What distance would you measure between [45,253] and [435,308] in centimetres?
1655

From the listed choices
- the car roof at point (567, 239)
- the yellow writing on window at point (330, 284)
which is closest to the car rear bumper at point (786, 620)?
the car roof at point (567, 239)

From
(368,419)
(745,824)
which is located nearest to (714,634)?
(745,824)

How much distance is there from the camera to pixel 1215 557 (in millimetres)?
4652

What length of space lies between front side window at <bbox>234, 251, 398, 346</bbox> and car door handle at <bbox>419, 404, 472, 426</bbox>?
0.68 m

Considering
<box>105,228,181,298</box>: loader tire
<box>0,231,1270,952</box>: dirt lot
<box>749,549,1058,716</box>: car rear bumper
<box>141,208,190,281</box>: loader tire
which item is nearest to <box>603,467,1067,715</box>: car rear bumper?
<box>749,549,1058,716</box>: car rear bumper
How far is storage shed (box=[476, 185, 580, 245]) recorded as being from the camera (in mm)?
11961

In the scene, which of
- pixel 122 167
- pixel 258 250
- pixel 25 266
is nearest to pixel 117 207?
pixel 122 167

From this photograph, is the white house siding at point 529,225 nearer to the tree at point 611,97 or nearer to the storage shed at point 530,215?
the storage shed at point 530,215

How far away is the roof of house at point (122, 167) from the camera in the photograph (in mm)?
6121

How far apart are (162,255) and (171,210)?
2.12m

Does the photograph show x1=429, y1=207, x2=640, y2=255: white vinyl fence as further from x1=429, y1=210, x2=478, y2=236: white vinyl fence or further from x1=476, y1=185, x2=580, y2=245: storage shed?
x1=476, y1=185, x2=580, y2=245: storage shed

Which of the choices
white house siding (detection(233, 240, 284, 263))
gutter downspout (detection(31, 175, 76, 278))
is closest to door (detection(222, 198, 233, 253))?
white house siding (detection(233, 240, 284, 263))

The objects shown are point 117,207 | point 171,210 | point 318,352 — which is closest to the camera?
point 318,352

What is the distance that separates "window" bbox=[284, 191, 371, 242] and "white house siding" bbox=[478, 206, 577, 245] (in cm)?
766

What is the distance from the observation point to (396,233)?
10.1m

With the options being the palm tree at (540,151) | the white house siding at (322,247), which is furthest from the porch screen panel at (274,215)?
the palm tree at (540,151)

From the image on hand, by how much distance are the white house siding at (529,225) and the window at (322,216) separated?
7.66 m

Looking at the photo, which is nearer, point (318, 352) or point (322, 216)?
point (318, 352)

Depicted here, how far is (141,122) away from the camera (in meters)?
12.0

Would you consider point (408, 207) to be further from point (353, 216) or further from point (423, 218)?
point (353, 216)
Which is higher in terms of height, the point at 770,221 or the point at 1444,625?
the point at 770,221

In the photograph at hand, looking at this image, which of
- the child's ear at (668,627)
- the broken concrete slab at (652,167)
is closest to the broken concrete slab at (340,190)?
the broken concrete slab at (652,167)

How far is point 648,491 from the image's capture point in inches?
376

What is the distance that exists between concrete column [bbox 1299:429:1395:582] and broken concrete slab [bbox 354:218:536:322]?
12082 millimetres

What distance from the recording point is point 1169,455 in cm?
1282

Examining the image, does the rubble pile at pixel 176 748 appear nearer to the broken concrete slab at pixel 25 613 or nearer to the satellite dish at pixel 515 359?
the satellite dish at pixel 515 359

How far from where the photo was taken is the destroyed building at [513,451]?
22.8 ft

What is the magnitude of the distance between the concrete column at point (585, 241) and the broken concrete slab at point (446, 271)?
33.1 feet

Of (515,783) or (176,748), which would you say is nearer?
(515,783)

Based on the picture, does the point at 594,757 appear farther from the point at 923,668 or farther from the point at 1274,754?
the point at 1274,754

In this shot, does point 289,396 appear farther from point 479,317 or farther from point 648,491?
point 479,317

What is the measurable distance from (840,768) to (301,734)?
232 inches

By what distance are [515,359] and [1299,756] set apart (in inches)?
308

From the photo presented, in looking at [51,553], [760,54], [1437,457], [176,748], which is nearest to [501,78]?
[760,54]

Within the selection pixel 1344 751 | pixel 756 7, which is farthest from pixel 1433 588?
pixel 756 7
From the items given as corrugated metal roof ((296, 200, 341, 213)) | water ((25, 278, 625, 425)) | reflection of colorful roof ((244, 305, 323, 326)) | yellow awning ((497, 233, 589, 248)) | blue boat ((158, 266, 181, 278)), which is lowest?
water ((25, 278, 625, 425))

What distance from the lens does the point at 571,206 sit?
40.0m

——————

PROBLEM TO SOLVE -
Please reproduce the entire listing, exactly as shown.

OUTPUT FOR THIS EXERCISE -
What distance would you measure between [45,253] and [435,308] in centimetres?
1655

From the listed choices
- the car roof at point (567, 239)
- the yellow writing on window at point (330, 284)
which is closest to the car rear bumper at point (786, 620)?
the car roof at point (567, 239)

From
(368,419)
(745,824)
which is located nearest to (714,634)?
(745,824)

How much distance is there from the camera to pixel 1215 557 (in millimetres)?
4652

What length of space lies between front side window at <bbox>234, 251, 398, 346</bbox> and car door handle at <bbox>419, 404, 472, 426</bbox>?
0.68 m

Considering
<box>105,228,181,298</box>: loader tire
<box>0,231,1270,952</box>: dirt lot
<box>749,549,1058,716</box>: car rear bumper
<box>141,208,190,281</box>: loader tire
which item is nearest to <box>603,467,1067,715</box>: car rear bumper?
<box>749,549,1058,716</box>: car rear bumper
How far is storage shed (box=[476, 185, 580, 245]) recorded as being from the camera (in mm)?
11961

In the scene, which of
- pixel 122 167
- pixel 258 250
- pixel 25 266
is nearest to pixel 117 207?
pixel 122 167

From this photograph, is the white house siding at point 529,225 nearer to the tree at point 611,97 or nearer to the storage shed at point 530,215?
the storage shed at point 530,215

How far away is the roof of house at point (122, 167) from the camera in the photograph (in mm)?
6121

How far apart are (162,255) and (171,210)?
2.12m

Does the photograph show x1=429, y1=207, x2=640, y2=255: white vinyl fence as further from x1=429, y1=210, x2=478, y2=236: white vinyl fence or further from x1=476, y1=185, x2=580, y2=245: storage shed?
x1=476, y1=185, x2=580, y2=245: storage shed

Which of the choices
white house siding (detection(233, 240, 284, 263))
gutter downspout (detection(31, 175, 76, 278))
is closest to door (detection(222, 198, 233, 253))?
white house siding (detection(233, 240, 284, 263))

The objects shown are point 117,207 | point 171,210 | point 318,352 — which is closest to the camera?
point 318,352

What is the distance that separates "window" bbox=[284, 191, 371, 242] and "white house siding" bbox=[478, 206, 577, 245] (in cm)?
766

What is the distance from the observation point to (396,233)?
10.1m

With the options being the palm tree at (540,151) | the white house siding at (322,247), which is furthest from the porch screen panel at (274,215)?
the palm tree at (540,151)

From the image on hand, by how much distance are the white house siding at (529,225) and the window at (322,216) separated?
7.66 m

Looking at the photo, which is nearer, point (318, 352) or point (322, 216)?
point (318, 352)

Depicted here, how far is (141,122) away from the camera (in meters)?
12.0

Would you consider point (408, 207) to be further from point (353, 216) or further from point (423, 218)?
point (353, 216)
Which is higher in terms of height, the point at 770,221 or the point at 1444,625?
the point at 770,221

In the photograph at hand, looking at this image, which of
- the child's ear at (668,627)
- the broken concrete slab at (652,167)
is closest to the broken concrete slab at (340,190)?
the broken concrete slab at (652,167)

How far is point 648,491 from the image's capture point in inches?
376

What is the distance that exists between concrete column [bbox 1299:429:1395:582] and broken concrete slab [bbox 354:218:536:322]?
12082 millimetres

What distance from the recording point is point 1169,455 in cm?
1282

Examining the image, does the rubble pile at pixel 176 748 appear nearer to the broken concrete slab at pixel 25 613 or nearer to the satellite dish at pixel 515 359?
the satellite dish at pixel 515 359

How far from where the photo was taken is the destroyed building at [513,451]?
22.8 ft

What is the magnitude of the distance between the concrete column at point (585, 241) and the broken concrete slab at point (446, 271)?
33.1 feet

Of (515,783) or (176,748), which would you say is nearer?
(515,783)

Based on the picture, does the point at 594,757 appear farther from the point at 923,668 or farther from the point at 1274,754?
the point at 1274,754

In this shot, does point 289,396 appear farther from point 479,317 or farther from point 648,491?
point 479,317

What is the measurable distance from (840,768) to (301,734)?
232 inches

By what distance are [515,359] and [1299,756] set apart (in inches)?
308

From the photo presented, in looking at [51,553], [760,54], [1437,457], [176,748], which is nearest to [501,78]?
[760,54]

Within the selection pixel 1344 751 | pixel 756 7, which is farthest from pixel 1433 588?
pixel 756 7
From the items given as corrugated metal roof ((296, 200, 341, 213)) | water ((25, 278, 625, 425)) | reflection of colorful roof ((244, 305, 323, 326)) | yellow awning ((497, 233, 589, 248)) | blue boat ((158, 266, 181, 278)), which is lowest?
water ((25, 278, 625, 425))

What distance from the lens does the point at 571,206 sit?
40.0m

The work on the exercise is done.